Eine Definition Flecks als Pole wäre m.E. aus zwei Gründen legitim: entweder 1. aufgrund der Staatsbürgerschaft oder 2. aufgrund einer ethnischen Zugehörigkeit.

Zu 1.: Fleck bekam die polnische Staatsbürgerschaft meines Wissens 1945/1946; ich vermute dass er sie im Zuge seiner Migration nach Isreal im Jahr 1957 wieder aufgab – wie auch immer, selbst wenn er sie behielt war er also lediglich 15/16 Jahre seines Lebens polnischer Staatsbürger.

Zu 2.: Laut dem Artikel Ethnie handelt es sich bei einem Volk um "eine Population von Menschen, die Herkunftssagen, Geschichte, Kultur, die Verbindung zu einem spezifischen Territorium und ein Gefühl der Solidarität miteinander teilen", laut dem Artikel Ethnizität um eine "Gruppe von Menschen, welche sich durch den Glauben an gemeinsame Abstammung und Kultur konstituiert und so eine homogene Gruppenidentität bildet. Dabei werden gewisse kulturelle Elemente wie Sprache, Kleidung, Brauchtum und Religion als auch nach außen sichtbare Abgrenzungszeichen verwandt".

Als Flecks Heimatstadt Lwów 1918 von polnischen Truppen besetzt wurde, folgte unmittelbar ein Pogrom gegen die jüdische Bevölkerung. Auch nach dem zweiten Weltkrieg, als Fleck – wohl aufgrund der zu dieser Zeit stattfindenden Vertreibungungen der als polnisch definierten BewohnerInnen aus Lwów – nicht in seine (nun zur Sowjetunion gehörende) Heimatstadt zurückkehrte, sondern nach Lublin und dann Warszawa ging, sah er sich dort mit Antisemitismus konfrontiert. Solidarische Gefühle Flecks zu einer von ihm als homogen immaginierten polnischen Nation halte ich daher für zumindest unwahrscheinlich. Was eine gemeinsame Geschichte und Kultur sowie die Verbindung zu einem spezifischen Territorium (s.o.) von ethnischen Gruppen betrifft, möchte ich auf die sehr wechselhafte Geschichte seiner Heimatstadt verweisen.

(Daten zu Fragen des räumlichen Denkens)

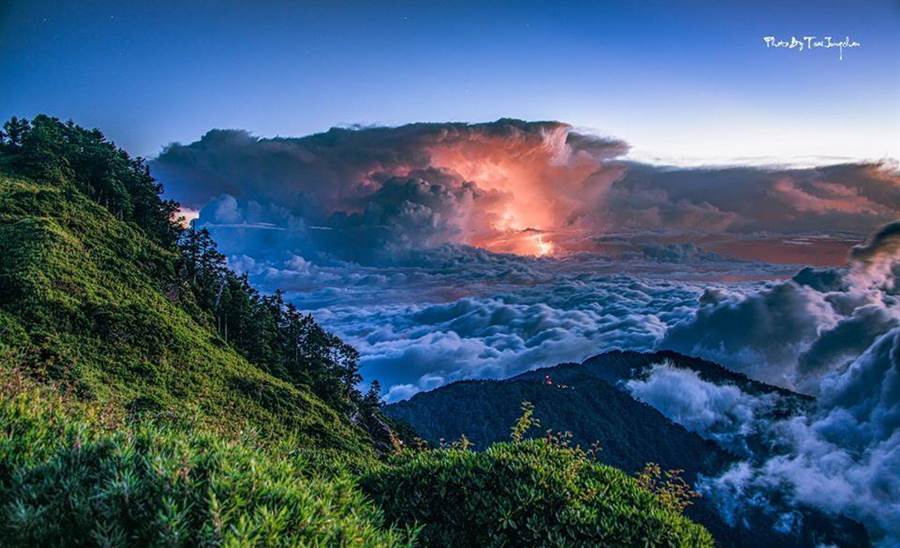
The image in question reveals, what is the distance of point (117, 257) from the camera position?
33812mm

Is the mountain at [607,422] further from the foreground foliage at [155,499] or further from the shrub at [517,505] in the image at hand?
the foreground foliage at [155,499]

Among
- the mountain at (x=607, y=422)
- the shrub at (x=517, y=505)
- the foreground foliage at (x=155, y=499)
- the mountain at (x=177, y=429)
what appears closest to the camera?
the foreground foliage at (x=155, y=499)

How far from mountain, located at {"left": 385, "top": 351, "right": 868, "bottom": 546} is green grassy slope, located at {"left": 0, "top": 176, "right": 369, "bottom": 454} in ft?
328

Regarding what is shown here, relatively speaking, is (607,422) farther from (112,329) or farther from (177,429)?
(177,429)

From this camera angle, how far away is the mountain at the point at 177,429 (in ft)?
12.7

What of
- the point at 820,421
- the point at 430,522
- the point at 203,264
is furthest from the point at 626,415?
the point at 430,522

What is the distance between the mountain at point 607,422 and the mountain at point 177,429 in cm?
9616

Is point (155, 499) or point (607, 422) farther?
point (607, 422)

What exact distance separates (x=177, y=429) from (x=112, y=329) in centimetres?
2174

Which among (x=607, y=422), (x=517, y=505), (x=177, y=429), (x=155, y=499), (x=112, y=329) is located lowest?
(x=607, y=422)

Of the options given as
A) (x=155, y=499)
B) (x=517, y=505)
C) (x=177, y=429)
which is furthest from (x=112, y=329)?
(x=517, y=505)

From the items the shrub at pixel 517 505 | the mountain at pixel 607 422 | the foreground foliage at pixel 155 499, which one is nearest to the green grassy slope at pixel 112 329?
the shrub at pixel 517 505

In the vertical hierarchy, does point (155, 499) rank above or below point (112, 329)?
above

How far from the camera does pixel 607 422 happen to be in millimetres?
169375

* * *

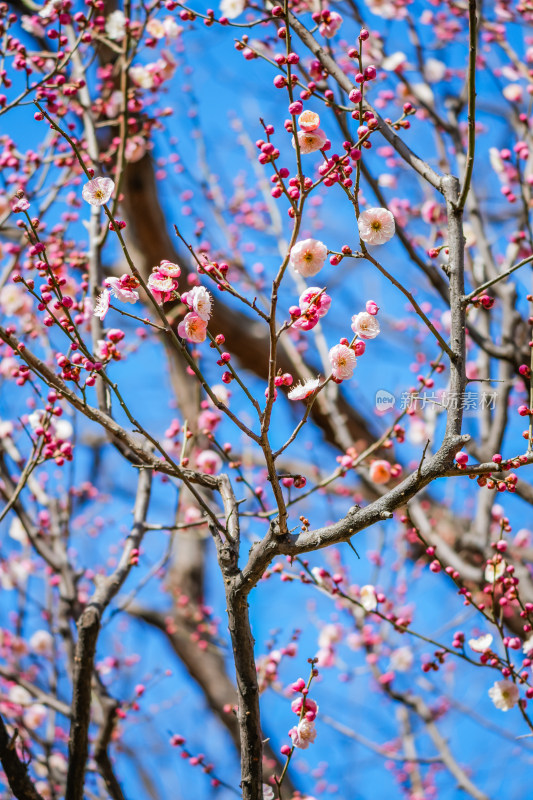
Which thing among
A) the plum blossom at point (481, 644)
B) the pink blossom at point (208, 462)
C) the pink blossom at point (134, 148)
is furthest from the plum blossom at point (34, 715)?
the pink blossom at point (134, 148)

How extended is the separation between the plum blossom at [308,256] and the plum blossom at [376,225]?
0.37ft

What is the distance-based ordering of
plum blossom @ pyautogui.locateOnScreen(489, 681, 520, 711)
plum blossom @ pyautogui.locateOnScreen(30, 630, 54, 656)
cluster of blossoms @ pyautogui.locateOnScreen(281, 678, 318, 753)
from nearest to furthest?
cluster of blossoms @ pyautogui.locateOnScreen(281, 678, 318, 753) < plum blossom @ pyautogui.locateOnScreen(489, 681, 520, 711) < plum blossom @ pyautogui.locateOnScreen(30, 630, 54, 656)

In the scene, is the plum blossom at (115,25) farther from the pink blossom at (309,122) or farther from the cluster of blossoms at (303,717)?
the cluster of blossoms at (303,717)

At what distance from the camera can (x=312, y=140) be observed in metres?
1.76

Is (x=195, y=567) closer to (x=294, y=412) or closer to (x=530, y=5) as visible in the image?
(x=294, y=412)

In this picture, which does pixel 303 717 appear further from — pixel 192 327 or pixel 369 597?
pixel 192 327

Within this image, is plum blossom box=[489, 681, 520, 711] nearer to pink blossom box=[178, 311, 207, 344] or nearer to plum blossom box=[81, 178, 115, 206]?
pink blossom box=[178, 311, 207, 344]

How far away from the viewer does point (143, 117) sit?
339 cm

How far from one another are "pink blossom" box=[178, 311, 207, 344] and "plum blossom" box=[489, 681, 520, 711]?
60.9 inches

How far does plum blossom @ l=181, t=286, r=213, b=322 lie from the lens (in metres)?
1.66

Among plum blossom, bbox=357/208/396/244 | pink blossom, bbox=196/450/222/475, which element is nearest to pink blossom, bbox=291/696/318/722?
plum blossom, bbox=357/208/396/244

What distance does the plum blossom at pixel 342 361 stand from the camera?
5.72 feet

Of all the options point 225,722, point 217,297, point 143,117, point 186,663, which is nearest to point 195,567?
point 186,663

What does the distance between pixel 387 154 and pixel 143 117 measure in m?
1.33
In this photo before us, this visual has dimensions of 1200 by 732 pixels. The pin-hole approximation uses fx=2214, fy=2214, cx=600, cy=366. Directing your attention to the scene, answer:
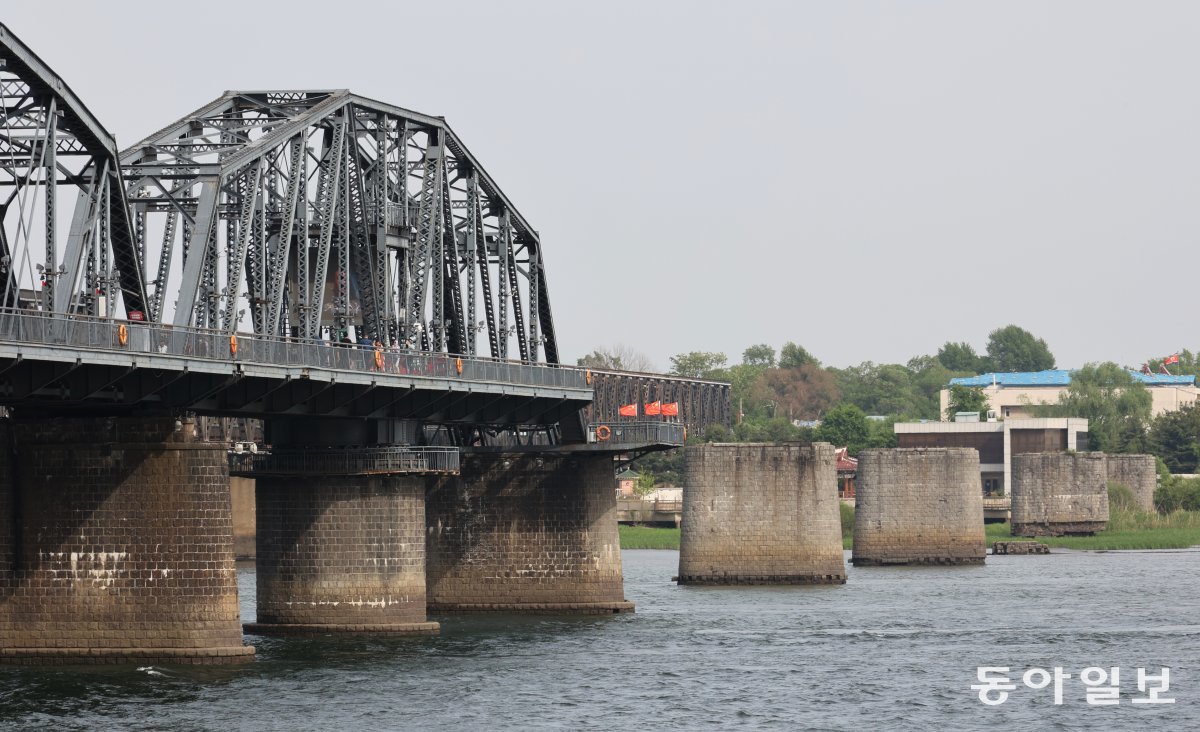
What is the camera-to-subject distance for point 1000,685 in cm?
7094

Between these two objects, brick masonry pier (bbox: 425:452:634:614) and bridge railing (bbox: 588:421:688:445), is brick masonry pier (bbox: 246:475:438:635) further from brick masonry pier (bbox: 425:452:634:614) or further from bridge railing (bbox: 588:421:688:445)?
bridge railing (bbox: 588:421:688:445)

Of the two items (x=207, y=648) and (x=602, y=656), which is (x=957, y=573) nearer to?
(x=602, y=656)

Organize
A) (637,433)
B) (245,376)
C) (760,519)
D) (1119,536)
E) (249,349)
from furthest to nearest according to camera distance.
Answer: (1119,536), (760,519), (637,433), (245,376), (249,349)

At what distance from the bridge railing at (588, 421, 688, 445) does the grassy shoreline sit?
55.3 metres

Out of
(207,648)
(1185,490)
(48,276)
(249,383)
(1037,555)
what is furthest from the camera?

Aufgabenstellung:
**a)** Geben Sie aus dem Text über Fleck den Abschnitt wörtlich wieder, der mit "Als Flecks Heimatstadt" beginnt und bis "seiner Heimatstadt verweisen." reicht.
**b)** Setzen Sie den Text über Fleck im Anschluss an seinen letzten Satz fort.
Für die Bearbeitung spielen die Daten keine Rolle.

Lösungen:
**a)**
Als Flecks Heimatstadt Lwów 1918 von polnischen Truppen besetzt wurde, folgte unmittelbar ein Pogrom gegen die jüdische Bevölkerung. Auch nach dem zweiten Weltkrieg, als Fleck – wohl aufgrund der zu dieser Zeit stattfindenden Vertreibungungen der als polnisch definierten BewohnerInnen aus Lwów – nicht in seine (nun zur Sowjetunion gehörende) Heimatstadt zurückkehrte, sondern nach Lublin und dann Warszawa ging, sah er sich dort mit Antisemitismus konfrontiert. Solidarische Gefühle Flecks zu einer von ihm als homogen immaginierten polnischen Nation halte ich daher für zumindest unwahrscheinlich. Was eine gemeinsame Geschichte und Kultur sowie die Verbindung zu einem spezifischen Territorium (s.o.) von ethnischen Gruppen betrifft, möchte ich auf die sehr wechselhafte Geschichte seiner Heimatstadt verweisen.

**b)**
Ich möchte hier nicht Flecks Muttersprache in Frage stellen, sondern vielmehr davor warnen, von dieser automatisch auf eine ethnische Zugehörigkeit zu schließen. Mir ist durchaus bewusst, dass mit Fremdzuschreibungen in Bezug auf ethnische/nationale Identitäten nach wie vor im Allgemeinen sehr leichtfertig umgegangen wird; wenn man die Wahl hat, muss man aber nicht unbedingt die eigenen Kategorien ins Leben anderer einschreiben… Ich behaupte hier übrigens nicht zu wissen, dass Fleck sich nicht zur polnischen Ethnie bzw. Nation zugehrig fühlte – ich meine nur, dass man diese Behauptung belegen müsste.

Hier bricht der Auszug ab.